- AN APPLIED COURSE IN REAL OPTIONS VALUATION PDF HOW TO
- AN APPLIED COURSE IN REAL OPTIONS VALUATION PDF LICENSE
'The pricing of options and corporate liabilities,' Journal of Political Economy, 1973, Volume 81, Number 3, pp. and specifically on the observation by Stewart Myers of the Massachusetts Institute of Technology that Black-Scholes could be used to value investment opportunities in real markets-the markets for products and services.

Fischer Black, who died in 1995, was mentioned in the award citation. Myron Scholes and Robert Merton were awarded the 1997 Nobel Prize in economics for their financial-options valuation model. This case builds on the model developed for financial options by Fischer Black and Myron Scholes as modified by Robert Merton, 1 1. The managers reevaluated the company’s portfolio, and instead of letting blocks go for a notional amount, they decided to hold on to those with high option value and to sell or trade the rest at their revised worth.

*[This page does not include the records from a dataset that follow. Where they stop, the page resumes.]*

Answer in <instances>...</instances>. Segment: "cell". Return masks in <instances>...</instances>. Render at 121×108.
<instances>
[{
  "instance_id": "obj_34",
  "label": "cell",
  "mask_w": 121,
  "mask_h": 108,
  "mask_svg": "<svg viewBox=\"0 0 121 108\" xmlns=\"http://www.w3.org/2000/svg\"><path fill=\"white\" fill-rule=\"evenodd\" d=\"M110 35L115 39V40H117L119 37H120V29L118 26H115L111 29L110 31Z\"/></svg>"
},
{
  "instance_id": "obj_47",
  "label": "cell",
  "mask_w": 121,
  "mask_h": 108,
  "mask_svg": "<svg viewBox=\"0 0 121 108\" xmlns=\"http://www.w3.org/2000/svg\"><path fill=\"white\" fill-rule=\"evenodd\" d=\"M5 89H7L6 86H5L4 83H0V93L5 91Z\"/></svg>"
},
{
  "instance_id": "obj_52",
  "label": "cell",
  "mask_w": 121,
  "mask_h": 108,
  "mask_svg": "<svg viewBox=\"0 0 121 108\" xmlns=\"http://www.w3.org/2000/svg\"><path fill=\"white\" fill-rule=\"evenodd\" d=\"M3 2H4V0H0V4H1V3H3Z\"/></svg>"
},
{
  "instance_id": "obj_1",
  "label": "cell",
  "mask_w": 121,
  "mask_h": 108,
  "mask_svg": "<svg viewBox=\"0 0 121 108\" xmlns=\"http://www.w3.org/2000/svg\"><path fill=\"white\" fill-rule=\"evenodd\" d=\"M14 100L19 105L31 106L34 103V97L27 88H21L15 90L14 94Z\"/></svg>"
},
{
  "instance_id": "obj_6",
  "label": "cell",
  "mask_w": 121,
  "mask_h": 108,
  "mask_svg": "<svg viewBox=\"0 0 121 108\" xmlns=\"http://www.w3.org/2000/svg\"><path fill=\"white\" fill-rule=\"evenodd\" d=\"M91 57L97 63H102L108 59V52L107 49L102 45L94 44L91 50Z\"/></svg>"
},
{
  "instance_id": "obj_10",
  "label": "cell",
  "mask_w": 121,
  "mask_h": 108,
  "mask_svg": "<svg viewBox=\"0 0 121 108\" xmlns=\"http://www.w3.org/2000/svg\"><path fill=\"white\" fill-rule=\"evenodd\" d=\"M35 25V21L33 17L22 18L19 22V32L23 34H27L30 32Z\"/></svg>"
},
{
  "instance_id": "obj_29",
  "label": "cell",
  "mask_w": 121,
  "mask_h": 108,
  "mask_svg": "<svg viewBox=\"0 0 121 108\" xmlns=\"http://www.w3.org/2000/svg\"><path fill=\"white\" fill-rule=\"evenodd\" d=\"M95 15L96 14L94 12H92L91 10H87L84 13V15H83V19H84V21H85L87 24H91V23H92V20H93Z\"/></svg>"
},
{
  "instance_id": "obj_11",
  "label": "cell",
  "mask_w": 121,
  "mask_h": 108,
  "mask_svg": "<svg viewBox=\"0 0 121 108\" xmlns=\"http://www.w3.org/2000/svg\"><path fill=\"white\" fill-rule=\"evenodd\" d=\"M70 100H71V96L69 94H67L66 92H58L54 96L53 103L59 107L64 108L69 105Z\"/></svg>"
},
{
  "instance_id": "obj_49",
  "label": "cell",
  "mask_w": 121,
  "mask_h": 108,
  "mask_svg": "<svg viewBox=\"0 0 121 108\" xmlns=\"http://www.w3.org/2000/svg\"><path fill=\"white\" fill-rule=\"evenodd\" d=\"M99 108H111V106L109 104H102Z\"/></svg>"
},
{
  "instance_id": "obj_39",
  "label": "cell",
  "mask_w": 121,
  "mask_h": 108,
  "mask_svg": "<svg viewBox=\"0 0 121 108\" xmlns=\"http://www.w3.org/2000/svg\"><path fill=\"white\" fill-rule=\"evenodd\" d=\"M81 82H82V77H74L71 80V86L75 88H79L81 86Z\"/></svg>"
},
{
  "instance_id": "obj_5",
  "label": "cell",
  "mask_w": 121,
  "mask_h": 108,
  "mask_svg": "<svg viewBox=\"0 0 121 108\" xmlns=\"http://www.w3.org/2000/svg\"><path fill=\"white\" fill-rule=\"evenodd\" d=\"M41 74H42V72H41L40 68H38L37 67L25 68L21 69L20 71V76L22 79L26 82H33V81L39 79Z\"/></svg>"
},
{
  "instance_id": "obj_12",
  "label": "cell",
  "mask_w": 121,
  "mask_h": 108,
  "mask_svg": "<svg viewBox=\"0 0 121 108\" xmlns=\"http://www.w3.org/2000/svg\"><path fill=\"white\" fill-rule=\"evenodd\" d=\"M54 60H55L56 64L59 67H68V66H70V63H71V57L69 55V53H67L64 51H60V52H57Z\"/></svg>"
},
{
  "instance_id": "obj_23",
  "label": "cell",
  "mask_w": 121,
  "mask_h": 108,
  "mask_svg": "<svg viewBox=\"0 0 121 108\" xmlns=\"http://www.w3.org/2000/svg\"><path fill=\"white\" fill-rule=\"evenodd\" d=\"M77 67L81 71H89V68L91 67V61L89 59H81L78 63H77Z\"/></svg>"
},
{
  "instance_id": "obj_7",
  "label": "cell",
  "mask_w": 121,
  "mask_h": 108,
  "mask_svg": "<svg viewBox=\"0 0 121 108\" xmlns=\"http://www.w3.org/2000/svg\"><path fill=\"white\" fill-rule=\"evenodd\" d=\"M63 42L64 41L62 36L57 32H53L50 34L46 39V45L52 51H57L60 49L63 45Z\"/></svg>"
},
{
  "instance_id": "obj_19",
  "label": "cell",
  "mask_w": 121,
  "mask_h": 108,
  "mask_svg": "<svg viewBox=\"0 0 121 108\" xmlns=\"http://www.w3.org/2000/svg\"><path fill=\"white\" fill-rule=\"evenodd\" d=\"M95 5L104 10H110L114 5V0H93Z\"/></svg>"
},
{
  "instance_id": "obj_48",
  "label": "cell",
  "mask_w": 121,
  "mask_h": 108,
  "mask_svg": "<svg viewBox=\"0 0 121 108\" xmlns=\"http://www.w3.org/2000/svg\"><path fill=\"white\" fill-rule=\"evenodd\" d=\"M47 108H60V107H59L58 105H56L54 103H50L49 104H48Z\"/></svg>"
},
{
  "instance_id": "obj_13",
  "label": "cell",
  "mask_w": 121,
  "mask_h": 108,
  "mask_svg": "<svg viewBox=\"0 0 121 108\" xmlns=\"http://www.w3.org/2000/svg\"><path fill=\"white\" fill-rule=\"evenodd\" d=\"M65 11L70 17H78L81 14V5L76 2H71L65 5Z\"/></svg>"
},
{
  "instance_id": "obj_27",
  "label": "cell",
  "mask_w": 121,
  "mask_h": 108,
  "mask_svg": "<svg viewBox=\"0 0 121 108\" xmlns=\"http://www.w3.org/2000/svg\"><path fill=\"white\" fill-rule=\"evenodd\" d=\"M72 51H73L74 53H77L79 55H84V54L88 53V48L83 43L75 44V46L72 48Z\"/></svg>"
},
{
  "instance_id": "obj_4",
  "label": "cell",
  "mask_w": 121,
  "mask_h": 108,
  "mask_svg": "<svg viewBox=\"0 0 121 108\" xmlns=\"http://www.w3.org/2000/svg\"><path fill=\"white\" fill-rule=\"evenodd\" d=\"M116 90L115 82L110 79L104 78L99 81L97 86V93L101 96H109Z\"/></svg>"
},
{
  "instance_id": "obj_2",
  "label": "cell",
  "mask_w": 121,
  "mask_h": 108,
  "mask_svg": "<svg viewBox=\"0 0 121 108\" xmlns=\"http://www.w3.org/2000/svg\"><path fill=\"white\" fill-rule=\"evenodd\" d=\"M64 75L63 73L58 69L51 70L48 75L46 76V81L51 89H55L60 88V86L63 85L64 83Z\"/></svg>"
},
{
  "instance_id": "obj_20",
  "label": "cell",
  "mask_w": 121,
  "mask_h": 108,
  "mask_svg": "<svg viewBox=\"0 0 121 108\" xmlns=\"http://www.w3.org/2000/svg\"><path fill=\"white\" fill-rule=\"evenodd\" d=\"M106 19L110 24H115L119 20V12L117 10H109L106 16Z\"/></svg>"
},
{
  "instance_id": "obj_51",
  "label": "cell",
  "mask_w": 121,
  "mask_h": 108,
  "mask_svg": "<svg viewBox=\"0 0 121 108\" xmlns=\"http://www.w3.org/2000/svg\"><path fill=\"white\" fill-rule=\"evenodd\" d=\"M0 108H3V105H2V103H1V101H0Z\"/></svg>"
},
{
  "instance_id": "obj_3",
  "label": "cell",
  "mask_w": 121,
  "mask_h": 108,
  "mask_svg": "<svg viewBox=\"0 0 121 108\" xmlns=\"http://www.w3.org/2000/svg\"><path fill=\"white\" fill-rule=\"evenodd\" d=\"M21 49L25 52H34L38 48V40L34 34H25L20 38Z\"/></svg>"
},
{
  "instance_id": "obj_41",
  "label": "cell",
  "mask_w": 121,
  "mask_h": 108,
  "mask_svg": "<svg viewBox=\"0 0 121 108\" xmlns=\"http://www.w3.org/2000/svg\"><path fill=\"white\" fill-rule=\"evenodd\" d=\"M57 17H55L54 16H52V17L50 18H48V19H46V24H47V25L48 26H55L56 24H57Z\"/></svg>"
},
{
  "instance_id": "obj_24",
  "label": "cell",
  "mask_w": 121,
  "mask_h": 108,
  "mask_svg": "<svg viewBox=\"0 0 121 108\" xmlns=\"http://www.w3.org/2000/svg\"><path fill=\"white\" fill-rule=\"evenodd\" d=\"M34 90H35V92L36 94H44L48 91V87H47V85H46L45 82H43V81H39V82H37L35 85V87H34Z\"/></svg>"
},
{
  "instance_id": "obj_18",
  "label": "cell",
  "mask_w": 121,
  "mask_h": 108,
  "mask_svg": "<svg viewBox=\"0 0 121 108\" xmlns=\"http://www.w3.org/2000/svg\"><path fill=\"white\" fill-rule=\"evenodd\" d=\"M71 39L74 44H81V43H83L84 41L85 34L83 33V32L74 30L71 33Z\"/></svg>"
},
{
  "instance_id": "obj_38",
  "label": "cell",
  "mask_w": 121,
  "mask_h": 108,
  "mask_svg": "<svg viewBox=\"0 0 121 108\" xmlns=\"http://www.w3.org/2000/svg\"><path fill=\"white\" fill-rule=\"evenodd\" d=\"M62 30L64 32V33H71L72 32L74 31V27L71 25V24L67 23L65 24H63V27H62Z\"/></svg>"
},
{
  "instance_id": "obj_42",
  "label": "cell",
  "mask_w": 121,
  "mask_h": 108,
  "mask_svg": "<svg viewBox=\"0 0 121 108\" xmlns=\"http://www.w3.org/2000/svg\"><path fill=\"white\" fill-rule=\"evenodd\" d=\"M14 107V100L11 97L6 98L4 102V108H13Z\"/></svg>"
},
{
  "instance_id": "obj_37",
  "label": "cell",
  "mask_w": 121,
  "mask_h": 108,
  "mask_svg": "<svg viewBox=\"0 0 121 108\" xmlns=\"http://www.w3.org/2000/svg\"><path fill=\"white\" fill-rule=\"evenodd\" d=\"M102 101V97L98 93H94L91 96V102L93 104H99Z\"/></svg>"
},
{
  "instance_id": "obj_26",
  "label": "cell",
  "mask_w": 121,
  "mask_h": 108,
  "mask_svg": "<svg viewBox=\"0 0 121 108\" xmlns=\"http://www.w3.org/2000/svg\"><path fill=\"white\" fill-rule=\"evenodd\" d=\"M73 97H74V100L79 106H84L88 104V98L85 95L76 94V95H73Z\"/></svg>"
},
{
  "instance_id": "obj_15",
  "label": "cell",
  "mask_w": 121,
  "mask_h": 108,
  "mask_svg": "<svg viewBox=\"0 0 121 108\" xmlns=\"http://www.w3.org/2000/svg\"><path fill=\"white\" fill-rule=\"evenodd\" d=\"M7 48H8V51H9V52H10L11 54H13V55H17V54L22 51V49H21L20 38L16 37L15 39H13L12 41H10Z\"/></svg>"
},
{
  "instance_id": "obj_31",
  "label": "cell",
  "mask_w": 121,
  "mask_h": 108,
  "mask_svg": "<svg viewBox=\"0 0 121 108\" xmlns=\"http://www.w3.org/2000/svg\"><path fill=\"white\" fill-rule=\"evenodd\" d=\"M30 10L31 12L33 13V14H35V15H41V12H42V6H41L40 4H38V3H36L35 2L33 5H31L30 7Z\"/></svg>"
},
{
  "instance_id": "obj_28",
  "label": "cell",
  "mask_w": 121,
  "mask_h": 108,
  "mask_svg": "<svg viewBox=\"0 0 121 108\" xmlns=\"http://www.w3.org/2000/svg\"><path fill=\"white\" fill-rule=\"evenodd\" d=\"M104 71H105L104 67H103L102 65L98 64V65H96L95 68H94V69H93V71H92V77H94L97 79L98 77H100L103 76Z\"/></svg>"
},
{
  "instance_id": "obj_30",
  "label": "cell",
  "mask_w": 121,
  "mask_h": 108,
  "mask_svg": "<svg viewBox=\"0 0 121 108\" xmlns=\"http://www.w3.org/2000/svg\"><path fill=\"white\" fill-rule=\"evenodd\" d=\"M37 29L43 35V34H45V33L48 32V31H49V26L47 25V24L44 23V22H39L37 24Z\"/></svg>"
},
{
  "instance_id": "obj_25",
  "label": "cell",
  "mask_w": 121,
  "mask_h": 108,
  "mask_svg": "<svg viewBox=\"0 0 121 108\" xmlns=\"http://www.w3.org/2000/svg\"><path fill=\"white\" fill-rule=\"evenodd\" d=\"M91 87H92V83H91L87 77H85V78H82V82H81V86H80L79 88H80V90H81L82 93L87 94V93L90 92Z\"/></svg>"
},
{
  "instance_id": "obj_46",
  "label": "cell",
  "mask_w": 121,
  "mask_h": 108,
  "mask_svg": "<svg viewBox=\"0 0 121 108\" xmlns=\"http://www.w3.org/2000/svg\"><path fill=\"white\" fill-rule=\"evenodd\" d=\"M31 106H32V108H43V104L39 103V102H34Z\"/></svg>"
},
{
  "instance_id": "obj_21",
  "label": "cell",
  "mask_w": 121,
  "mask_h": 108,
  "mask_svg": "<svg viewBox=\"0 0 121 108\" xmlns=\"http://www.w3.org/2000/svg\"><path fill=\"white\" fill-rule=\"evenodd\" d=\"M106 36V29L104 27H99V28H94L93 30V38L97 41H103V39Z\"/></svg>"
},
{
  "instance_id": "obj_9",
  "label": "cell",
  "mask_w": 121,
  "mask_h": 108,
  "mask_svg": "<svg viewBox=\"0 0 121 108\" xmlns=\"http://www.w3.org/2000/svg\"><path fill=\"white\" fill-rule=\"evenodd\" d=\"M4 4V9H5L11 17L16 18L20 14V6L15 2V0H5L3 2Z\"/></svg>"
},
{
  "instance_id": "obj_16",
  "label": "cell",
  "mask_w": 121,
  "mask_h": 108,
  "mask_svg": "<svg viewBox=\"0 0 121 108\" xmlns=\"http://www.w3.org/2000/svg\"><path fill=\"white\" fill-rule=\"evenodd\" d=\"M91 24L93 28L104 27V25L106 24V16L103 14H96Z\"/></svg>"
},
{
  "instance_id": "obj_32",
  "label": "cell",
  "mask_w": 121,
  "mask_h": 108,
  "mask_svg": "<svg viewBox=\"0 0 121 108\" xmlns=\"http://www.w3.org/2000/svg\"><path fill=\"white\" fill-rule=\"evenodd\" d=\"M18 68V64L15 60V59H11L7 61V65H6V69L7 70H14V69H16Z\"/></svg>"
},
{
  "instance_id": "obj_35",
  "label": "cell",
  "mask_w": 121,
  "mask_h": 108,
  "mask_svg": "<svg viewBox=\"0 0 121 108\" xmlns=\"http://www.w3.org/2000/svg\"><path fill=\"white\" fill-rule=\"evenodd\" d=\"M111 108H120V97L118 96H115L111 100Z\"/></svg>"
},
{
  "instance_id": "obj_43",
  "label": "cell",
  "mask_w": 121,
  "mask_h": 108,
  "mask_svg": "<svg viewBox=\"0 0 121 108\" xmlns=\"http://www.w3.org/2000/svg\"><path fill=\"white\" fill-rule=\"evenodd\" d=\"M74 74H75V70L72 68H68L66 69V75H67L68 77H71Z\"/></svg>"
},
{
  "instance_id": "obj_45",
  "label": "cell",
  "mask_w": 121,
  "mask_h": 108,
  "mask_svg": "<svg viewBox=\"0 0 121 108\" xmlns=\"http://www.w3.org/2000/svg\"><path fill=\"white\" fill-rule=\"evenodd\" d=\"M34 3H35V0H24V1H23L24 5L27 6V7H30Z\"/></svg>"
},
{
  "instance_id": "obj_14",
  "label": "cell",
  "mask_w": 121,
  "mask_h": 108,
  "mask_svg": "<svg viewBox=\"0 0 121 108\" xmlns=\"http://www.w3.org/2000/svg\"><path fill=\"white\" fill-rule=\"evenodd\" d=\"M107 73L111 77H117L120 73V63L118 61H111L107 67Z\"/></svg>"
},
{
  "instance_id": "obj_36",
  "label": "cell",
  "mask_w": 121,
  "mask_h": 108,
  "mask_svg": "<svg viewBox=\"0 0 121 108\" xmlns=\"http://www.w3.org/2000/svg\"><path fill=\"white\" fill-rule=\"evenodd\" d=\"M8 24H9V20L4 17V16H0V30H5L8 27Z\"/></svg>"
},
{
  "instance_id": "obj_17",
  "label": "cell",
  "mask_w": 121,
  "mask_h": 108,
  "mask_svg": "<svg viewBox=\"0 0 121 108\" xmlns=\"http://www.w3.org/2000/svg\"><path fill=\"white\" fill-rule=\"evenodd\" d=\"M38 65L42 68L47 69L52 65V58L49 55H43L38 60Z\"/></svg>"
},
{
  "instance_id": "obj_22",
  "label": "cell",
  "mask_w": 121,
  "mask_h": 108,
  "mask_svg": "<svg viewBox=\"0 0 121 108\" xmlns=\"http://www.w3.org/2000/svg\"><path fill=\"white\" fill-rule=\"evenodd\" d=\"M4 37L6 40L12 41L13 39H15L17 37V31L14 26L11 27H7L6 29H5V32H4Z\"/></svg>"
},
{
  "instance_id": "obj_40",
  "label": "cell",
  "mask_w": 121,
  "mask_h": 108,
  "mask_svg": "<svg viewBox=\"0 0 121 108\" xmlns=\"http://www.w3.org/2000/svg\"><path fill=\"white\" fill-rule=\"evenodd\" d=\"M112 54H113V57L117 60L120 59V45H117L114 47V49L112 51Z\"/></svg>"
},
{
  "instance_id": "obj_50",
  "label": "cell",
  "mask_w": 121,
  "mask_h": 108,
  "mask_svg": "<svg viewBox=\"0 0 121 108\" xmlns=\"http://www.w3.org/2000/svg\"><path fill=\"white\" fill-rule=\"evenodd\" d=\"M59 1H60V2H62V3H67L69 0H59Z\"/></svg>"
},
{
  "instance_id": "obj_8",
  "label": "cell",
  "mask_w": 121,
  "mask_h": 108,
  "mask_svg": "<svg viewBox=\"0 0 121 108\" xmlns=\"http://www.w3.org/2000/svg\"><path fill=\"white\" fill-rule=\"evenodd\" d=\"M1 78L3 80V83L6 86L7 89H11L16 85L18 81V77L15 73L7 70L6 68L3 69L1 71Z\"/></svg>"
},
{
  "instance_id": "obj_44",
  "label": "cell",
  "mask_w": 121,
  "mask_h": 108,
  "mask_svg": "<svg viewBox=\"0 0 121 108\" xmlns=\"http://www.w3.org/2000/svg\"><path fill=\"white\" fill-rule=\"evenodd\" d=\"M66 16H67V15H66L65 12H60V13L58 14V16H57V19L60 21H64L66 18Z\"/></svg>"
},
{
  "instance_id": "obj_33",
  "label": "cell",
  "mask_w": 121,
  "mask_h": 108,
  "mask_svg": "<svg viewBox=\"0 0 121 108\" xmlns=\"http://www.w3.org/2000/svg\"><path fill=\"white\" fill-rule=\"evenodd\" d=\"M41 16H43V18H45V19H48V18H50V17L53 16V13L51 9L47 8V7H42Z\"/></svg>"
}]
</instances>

AN APPLIED COURSE IN REAL OPTIONS VALUATION PDF HOW TO
In other words, the managers should apply the notion of options, as conceived in financial markets, to their own business situation.Ī simple financial model showed the company’s managers how to price blocks at their option value over five years, incorporating uncertainty about the size of the reserve and oil prices and leaving room for a flexible response to the outcome. Left with unwanted blocks that were consuming cash (albeit very little) and that had limited investment appeal, the company decided to sell them to other companies that would buy them, cheaply, for reasons of geography or strategic fit.Īt one point in the divestment program, it was suggested to the company’s managers that, instead of calculating what the blocks would be worth if the company started developing them immediately, it should value its opportunity as an option to develop if, at some point in the future, recoverable reserves could be increased through the use of new drilling and production technologies. Where the blocks proved uneconomic-as most did, usually because development costs were too high in relation to expected revenues-development was shelved. Where net-present-value (NPV) analysis suggested that the economics were positive, the company drilled and developed the blocks.

AN APPLIED COURSE IN REAL OPTIONS VALUATION PDF LICENSE
Over 30 years of operation, one North Sea oil company accumulated a portfolio of license blocks-five-year rights to explore and produce oil and gas.